## Short task:
Return every row below word for word, leaving out the pictures.

------ Input material

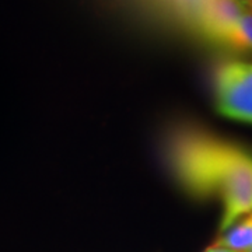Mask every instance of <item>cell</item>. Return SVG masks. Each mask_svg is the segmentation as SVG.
Masks as SVG:
<instances>
[{"instance_id": "obj_1", "label": "cell", "mask_w": 252, "mask_h": 252, "mask_svg": "<svg viewBox=\"0 0 252 252\" xmlns=\"http://www.w3.org/2000/svg\"><path fill=\"white\" fill-rule=\"evenodd\" d=\"M168 160L188 193L221 198V233L252 212L251 149L205 132L182 130L168 144Z\"/></svg>"}, {"instance_id": "obj_2", "label": "cell", "mask_w": 252, "mask_h": 252, "mask_svg": "<svg viewBox=\"0 0 252 252\" xmlns=\"http://www.w3.org/2000/svg\"><path fill=\"white\" fill-rule=\"evenodd\" d=\"M216 107L223 117L252 124V63L230 61L216 72Z\"/></svg>"}, {"instance_id": "obj_3", "label": "cell", "mask_w": 252, "mask_h": 252, "mask_svg": "<svg viewBox=\"0 0 252 252\" xmlns=\"http://www.w3.org/2000/svg\"><path fill=\"white\" fill-rule=\"evenodd\" d=\"M245 11L247 7L241 0H207L202 11V26L206 35L216 39Z\"/></svg>"}, {"instance_id": "obj_4", "label": "cell", "mask_w": 252, "mask_h": 252, "mask_svg": "<svg viewBox=\"0 0 252 252\" xmlns=\"http://www.w3.org/2000/svg\"><path fill=\"white\" fill-rule=\"evenodd\" d=\"M215 245L234 252H248L252 248V212L237 220L224 234L219 237Z\"/></svg>"}, {"instance_id": "obj_5", "label": "cell", "mask_w": 252, "mask_h": 252, "mask_svg": "<svg viewBox=\"0 0 252 252\" xmlns=\"http://www.w3.org/2000/svg\"><path fill=\"white\" fill-rule=\"evenodd\" d=\"M215 41L223 45L231 46L234 49L252 51V11L247 10L241 17L224 30Z\"/></svg>"}, {"instance_id": "obj_6", "label": "cell", "mask_w": 252, "mask_h": 252, "mask_svg": "<svg viewBox=\"0 0 252 252\" xmlns=\"http://www.w3.org/2000/svg\"><path fill=\"white\" fill-rule=\"evenodd\" d=\"M205 252H234L231 251V250H227V248H223V247H219V245H212V247H209Z\"/></svg>"}, {"instance_id": "obj_7", "label": "cell", "mask_w": 252, "mask_h": 252, "mask_svg": "<svg viewBox=\"0 0 252 252\" xmlns=\"http://www.w3.org/2000/svg\"><path fill=\"white\" fill-rule=\"evenodd\" d=\"M241 3L247 7V10L252 11V0H241Z\"/></svg>"}, {"instance_id": "obj_8", "label": "cell", "mask_w": 252, "mask_h": 252, "mask_svg": "<svg viewBox=\"0 0 252 252\" xmlns=\"http://www.w3.org/2000/svg\"><path fill=\"white\" fill-rule=\"evenodd\" d=\"M248 252H252V248H251V250H250V251H248Z\"/></svg>"}]
</instances>
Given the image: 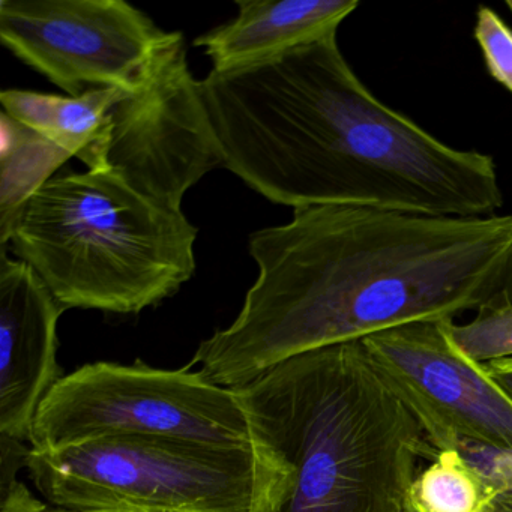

------------

## Reply:
Mask every instance of <item>cell</item>. Return SVG masks. Each mask_svg is the segmentation as SVG.
Masks as SVG:
<instances>
[{"instance_id": "obj_1", "label": "cell", "mask_w": 252, "mask_h": 252, "mask_svg": "<svg viewBox=\"0 0 252 252\" xmlns=\"http://www.w3.org/2000/svg\"><path fill=\"white\" fill-rule=\"evenodd\" d=\"M168 160L188 193L221 198V233L252 212L251 149L205 132L182 130L168 144Z\"/></svg>"}, {"instance_id": "obj_2", "label": "cell", "mask_w": 252, "mask_h": 252, "mask_svg": "<svg viewBox=\"0 0 252 252\" xmlns=\"http://www.w3.org/2000/svg\"><path fill=\"white\" fill-rule=\"evenodd\" d=\"M216 107L223 117L252 124V63L230 61L216 72Z\"/></svg>"}, {"instance_id": "obj_3", "label": "cell", "mask_w": 252, "mask_h": 252, "mask_svg": "<svg viewBox=\"0 0 252 252\" xmlns=\"http://www.w3.org/2000/svg\"><path fill=\"white\" fill-rule=\"evenodd\" d=\"M245 11L247 7L241 0H207L202 11V26L206 35L216 39Z\"/></svg>"}, {"instance_id": "obj_4", "label": "cell", "mask_w": 252, "mask_h": 252, "mask_svg": "<svg viewBox=\"0 0 252 252\" xmlns=\"http://www.w3.org/2000/svg\"><path fill=\"white\" fill-rule=\"evenodd\" d=\"M215 245L234 252H248L252 248V212L237 220L224 234L219 237Z\"/></svg>"}, {"instance_id": "obj_5", "label": "cell", "mask_w": 252, "mask_h": 252, "mask_svg": "<svg viewBox=\"0 0 252 252\" xmlns=\"http://www.w3.org/2000/svg\"><path fill=\"white\" fill-rule=\"evenodd\" d=\"M215 41L223 45L231 46L234 49L252 51V11L247 10L241 17L224 30Z\"/></svg>"}, {"instance_id": "obj_6", "label": "cell", "mask_w": 252, "mask_h": 252, "mask_svg": "<svg viewBox=\"0 0 252 252\" xmlns=\"http://www.w3.org/2000/svg\"><path fill=\"white\" fill-rule=\"evenodd\" d=\"M205 252H234L231 251V250H227V248H223V247H219V245H212V247H209Z\"/></svg>"}, {"instance_id": "obj_7", "label": "cell", "mask_w": 252, "mask_h": 252, "mask_svg": "<svg viewBox=\"0 0 252 252\" xmlns=\"http://www.w3.org/2000/svg\"><path fill=\"white\" fill-rule=\"evenodd\" d=\"M241 3L247 7V10L252 11V0H241Z\"/></svg>"}, {"instance_id": "obj_8", "label": "cell", "mask_w": 252, "mask_h": 252, "mask_svg": "<svg viewBox=\"0 0 252 252\" xmlns=\"http://www.w3.org/2000/svg\"><path fill=\"white\" fill-rule=\"evenodd\" d=\"M248 252H252V248H251V250H250V251H248Z\"/></svg>"}]
</instances>
Given the image: 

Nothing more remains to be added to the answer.